*** Opening INFORMATION GIVEN ***

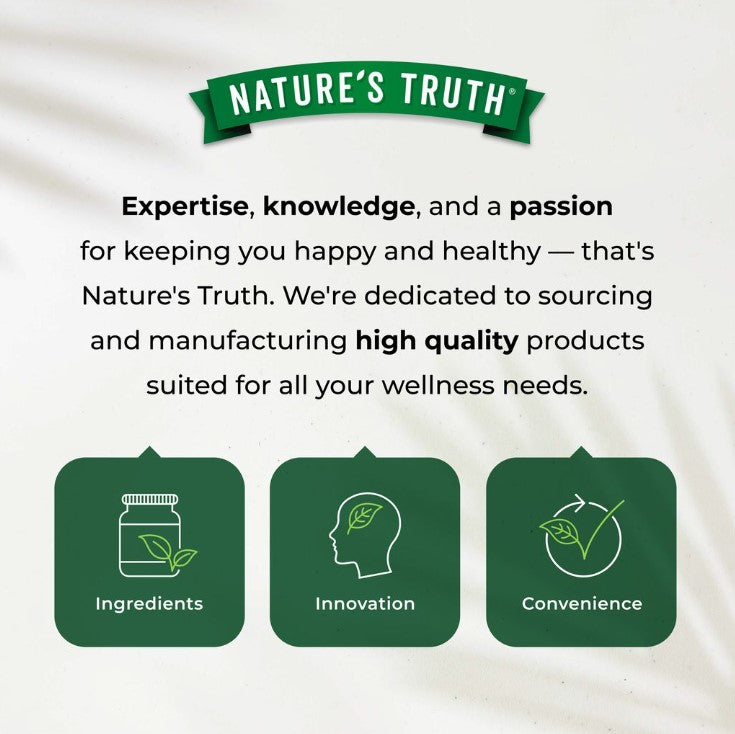 NATURE'S TRUTH®

Expertise, knowledge, and a passion for keeping you happy and healthy — that's Nature's Truth. We're dedicated to sourcing and manufacturing high quality products suited for all your wellness needs.

Ingredients

Innovation

Convenience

*** Closing INFORMATION GIVEN ***

*TASK DETAILS:*
Write out the data exactly, but not its pictures.

*REPLY TO THE TASK:*
 NATURE'S TRUTH®

Expertise, knowledge, and a passion for keeping you happy and healthy — that's Nature's Truth. We're dedicated to sourcing and manufacturing high quality products suited for all your wellness needs.

Ingredients

Innovation

Convenience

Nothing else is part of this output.